Temmie, I would think that out of a rather modest entry level body and an "L" grade prime lens with lighter glassware than the 300/2.8 it is more than likely that the body is holding you back more than the glass. Having used neither one I am unable to be sure, but it seems a strong bet to me. By the way, when Canon was describing the focus improvements in the 40D over the 30D in the 40D White Paper they picked the 300/2.8 as their lens of choice for their example, which, if I may quote, said....
Compared to the EOS 30D, the EOS 40D’s focusing calculation speed is 1.3 times faster, and the AF data-processing time is shorter. Predictive AF can track a subject approaching at 50 kph/31 mph up to about 26.2 ft./8m away with an EF 300mm f/2.8L IS USM lens.
Now, they chose to cite the f/2.8 version, but I imagine the f/4 is no slouch either. In fact, the f/4 lens may possibly be able to focus faster, due to lighter glassware, (immesnsely specualtive there) but the f/4 aperture means the camera has less solid data to work with than with the f/2.8 lens, and thus in practice the f/2.8 lens turns in finer results.
If we look at the comments made in DP Reviews review of the 400D, regarding the 400D's AF system, they said....
Nine-point Auto Focus sensor
One criticism of the EOS 300D/350D was auto-focus, Canon has decided to bite the bullet and simply installed the considerably better nine point AF sensor from the EOS 30D in the EOS 400D. This affords both faster, more accurate focusing as well as center point AF which is compatible with F2.8 lenses.
So from thse two quotes one can easily infer that the 40D has an AF system 1.3X faster than the 400D and with superior AF performance at the outer focus points with lenses of f/5.6 and faster.
However, I have recently come to learn just how critical it is to track a moving target accurately when attempting BIF with my 50D and it is simply not good enough to wave the camera close to the subject.

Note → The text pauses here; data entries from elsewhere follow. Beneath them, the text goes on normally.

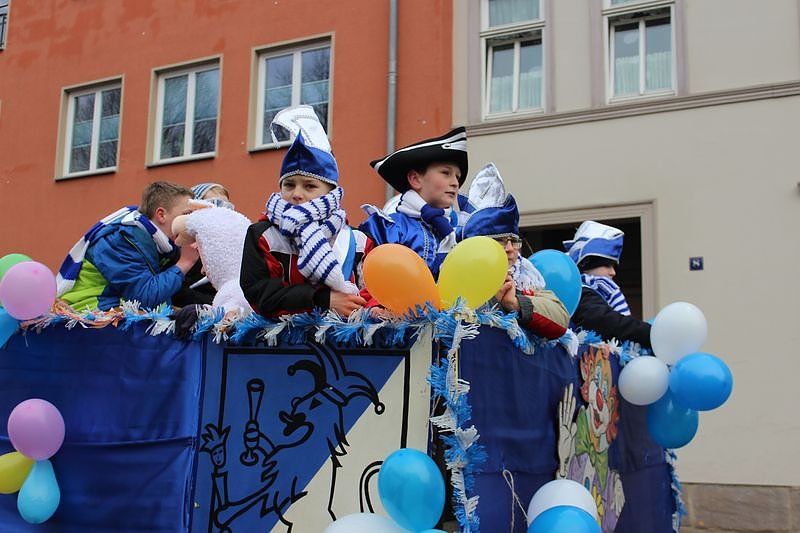 N&auml;rrinnen und Narren zogen durch Sondershausen (1)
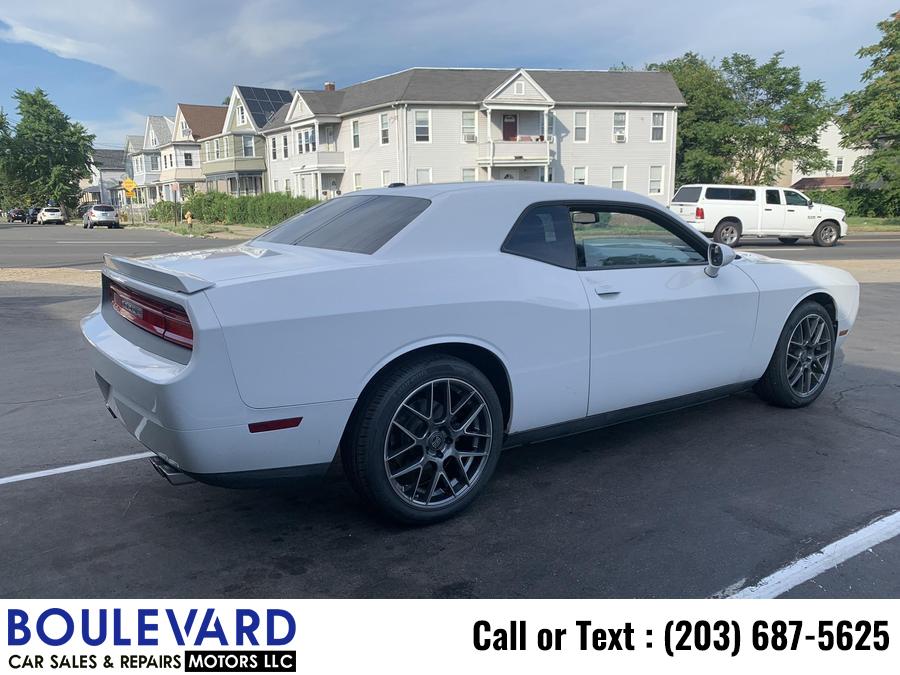 2011 Dodge Challenger R/T Coupe 2D, available for sale in New Haven, Connecticut | Boulevard Motors LLC. New Haven, Connecticut 2011 Dodge Challenger R/T Coupe 2D, available for sale in New Haven, Connecticut | Boulevard Motors LLC. New Haven, Connecticut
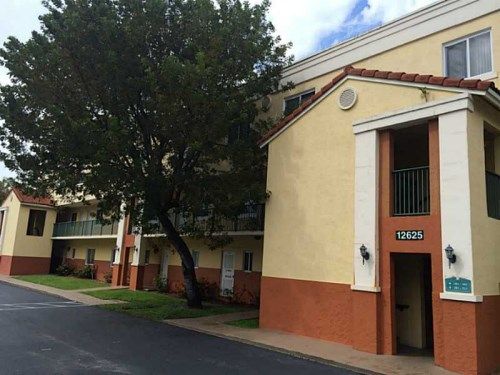 12625 SW 91 ST # 208, Miami, FL 33186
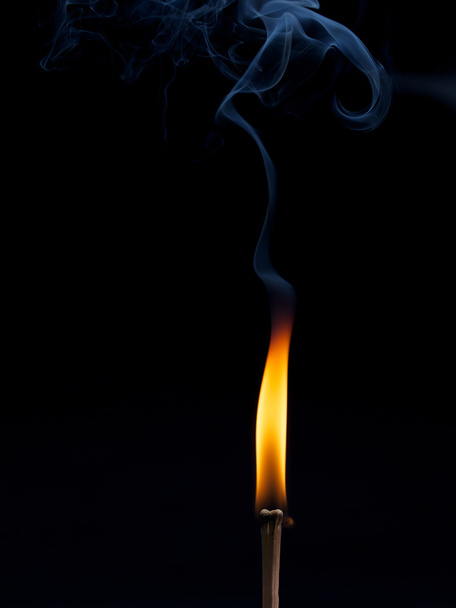Burning row of matches against black - Фото, зображення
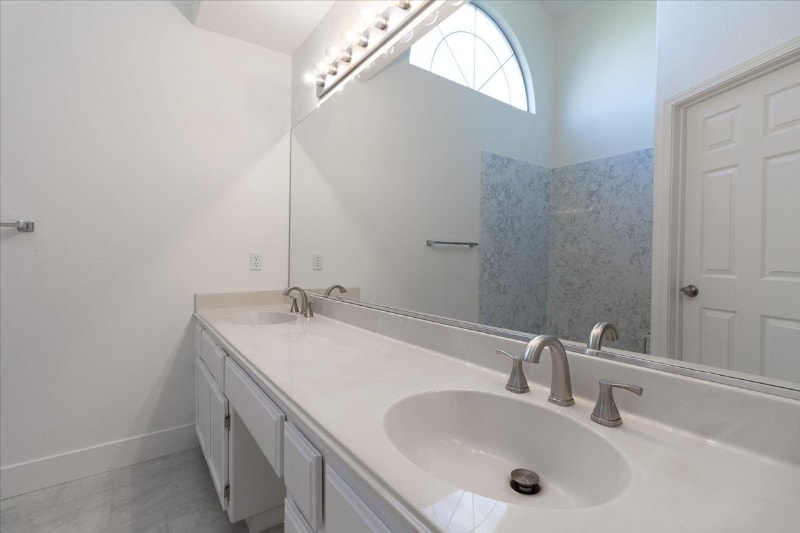 Building Photo - 1810 Crestwood Ave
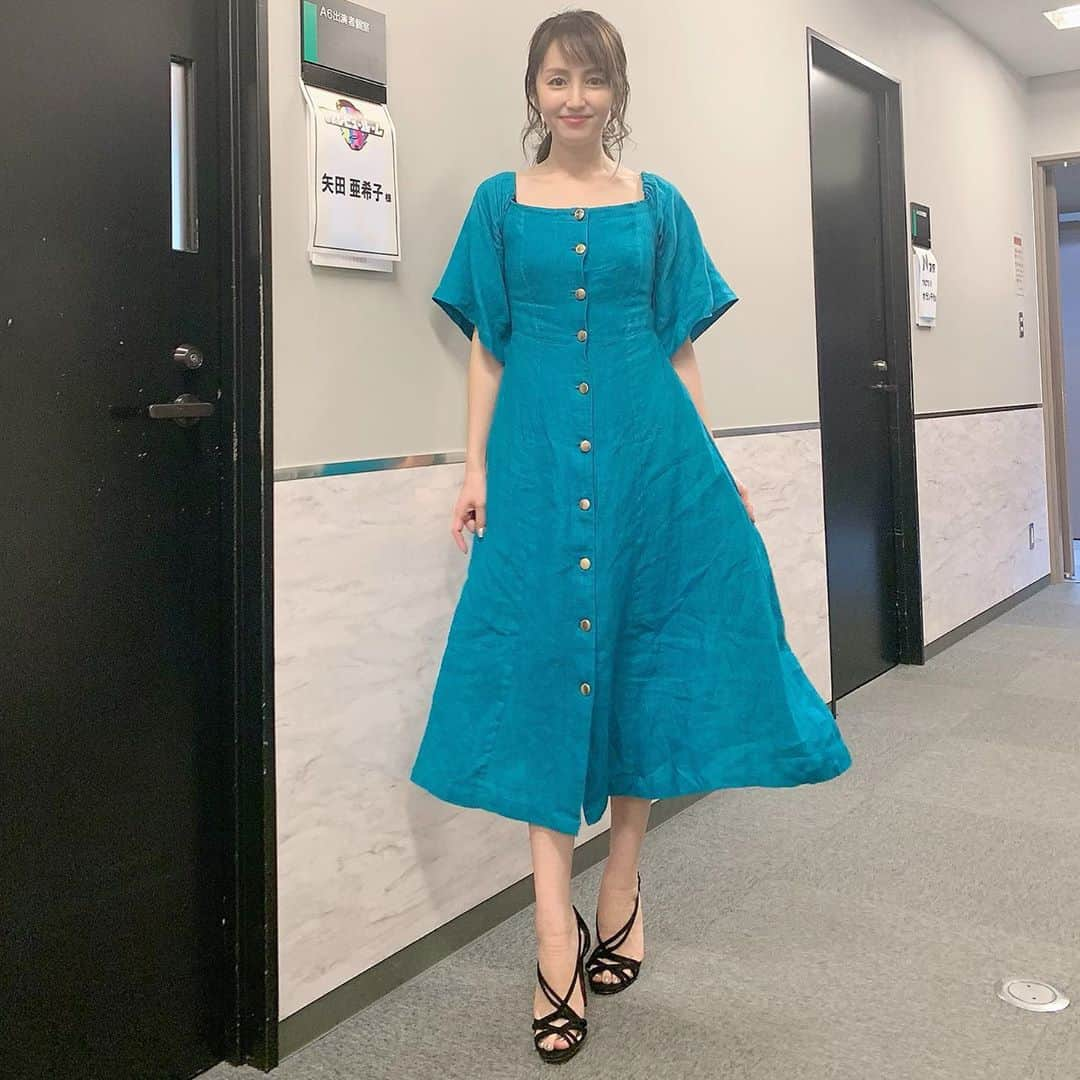 矢田亜希子さんのインスタグラム写真 - (矢田亜希子Instagram)「プレビュールームの衣装は @velnica_japan  @ader_official  靴は @louboutinworld  でした！ ヘアメイクは#横山雷志郎  さん」8月17日 21時21分 - akiko_yada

I look at some of your images and see that you have cropped them, so it is impossible to tell the original composition or where your focus point(s?) might be. When shooting with a shallow DOF I imagine it makes a significant difference to the results depending on whereabouts on the rider you have your focus point. It is also worth noting that, even with the 1D3, Canon's advice is to track your subject for around one second to let the AI Servogets its predictive focusing homed in accurately. I imagine a Rebel would benefit from at least as long. Apart from accuracy of aim there is also the matter of what you aim at, how well lit it is and how contrasty.
Before spending money it may be worth trying to borrow a body from the 40D/50D or 1 series range. Alternatively, if you can practice just shooting moving vehicles maybe you can determine whether the kit does have the capability but, unfortunately, you need to work on your targetting skills. e.g. if we take a look at this image....
http://appelflap.ocp-s.tudelft.nl/gallery/index.php/Wielrennen/WTOS/(2009-06-24)%20WTOS%2010km/10km2009june010.JPG
I can see the potential for quite different results depending on whether the focus point was over the hands, the upper arms, or the deep black abyss of the torso, which would have had any AF sustem completely lost, I would think.
So, my advice would be to check out your technique first of all, since without that a "better" body may not help that much, but if your technique is solid I guess you would reap benefits from a body upgrade.
EDIT : I just tried searching for "Canon's fastest focusing lens" and came across this post on POTN -
http://photography-on-the.net/forum/showpost.php?p=176616&postcount=5. It's an old post but interesting that the 300/4 is claimed to be slower to focus than the 400/5.6, yet the 300/2.8 is the fastest lens in Canon's lineup. That mixes things up a bit. Nonetheless, I suspect you should tackle the issue in this sequence....
- Check/improve technique (free);
- Upgrade body (not monstrously expensive);
- Upgrade lens (but to what, and at what cost?)